22 February

Raymond Quek: The Fermented City

A session, part of the series of talks on “The Living Memory of Cities”, convened on 22 February 2023 in a collaboration with Eric Parry Architects and the Centre for Urban and Built Ecologies (CUBE), London Metropolitan University. With a keynote presentation by Raymond Quek entitled “The Fermented City”.

00:00:00 José de Paiva
00:02:01 Matthew Barac
00:02:58 Nicholas Temple
00:04:18 Raymond Quek – Keynote presentation
00:38:10 Matthew Barac
00:44:31 Christian Frost
00:50:51 Dagmar Motycka Weston
00:55:10 José de Paiva
01:04:11 David Leatherbarrow
01:13:01 Patrick Lynch
01:19:49 Nicholas Temple
01:20:43 Matthew Barac

It has oft been argued that humanity can be seen in the difference of what Claude Lévi-Strauss called Le Cru et le Cuit, crudely translated as the “Raw and the Cooked”. We might argue that humanity is not so much emergent from the distinction between the raw and cooked, raw and prepared, but perhaps humanity’s sole distinction is to be able to benefit from a seeming alchemic process where something extant is transformed into something more valuable, it is the process of fermentation that strangely, is perhaps what distinguishes our humanity.
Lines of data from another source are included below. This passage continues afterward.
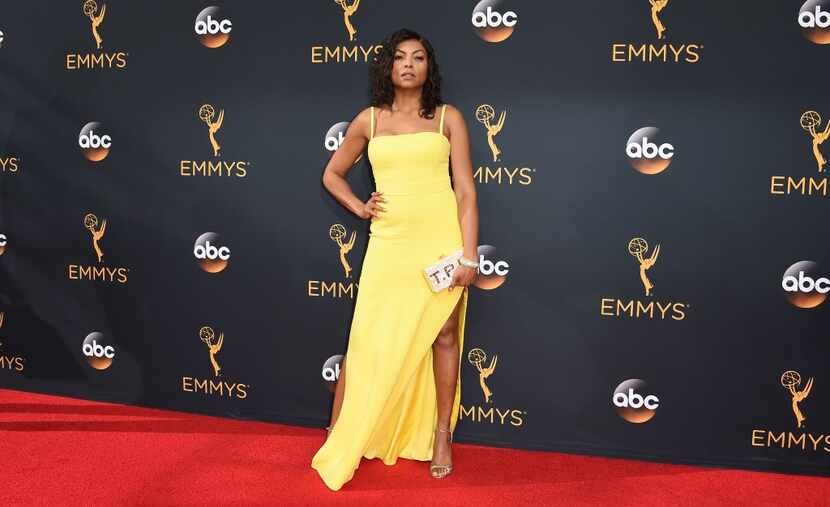 Outstanding lead actress in a drama series "Empire" nominee Taraji P. Henson arrives for the...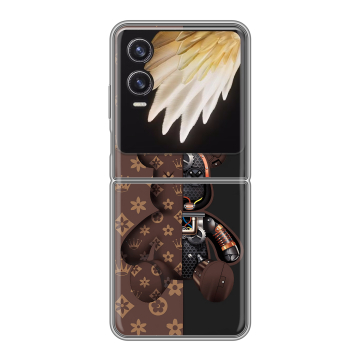 Пластиковый чехол на Tecno Phantom V Flip 2 с принтом Луи робот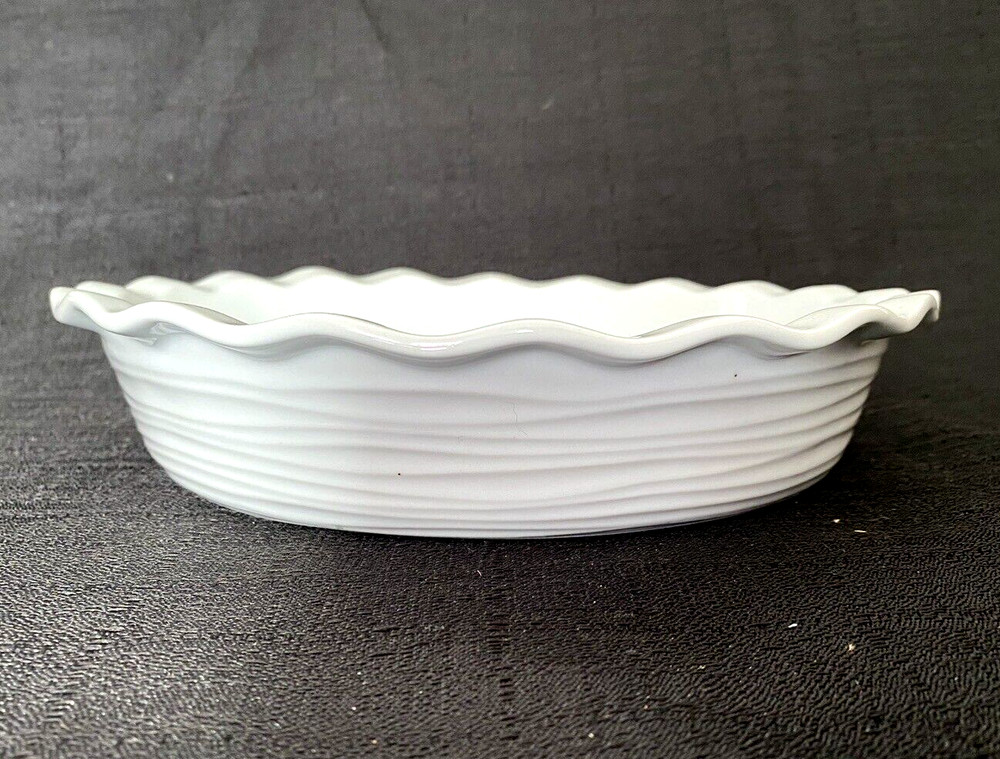 Kitchen & Table 9" Vitrified Porcelain Oven-to-Table Pie Plate/Dish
In cultures across the world, we have this process where cheese is more valuable than the milk that it came from, wine is more valuable than the grape juice, and so on with soy sauce, pickled vegetables, leavened bread, fermented concotions etc. This transformation is herewith described as ‘strange’ – because we seldom think of this process as a form of controlled rot or controlled decay, least of all within the natural environment. Certainly, our cities are in some form or other ‘prepared’: many are palimpsests over prior arrangements and relationships, and most cities are aggregations of something old, something new, and something borrowed. Is it possible to see fermentation in cities? What, if at all, is the idea of the fermented city? Raymond Quek is Professor of Architecture at Norwich University of the Arts.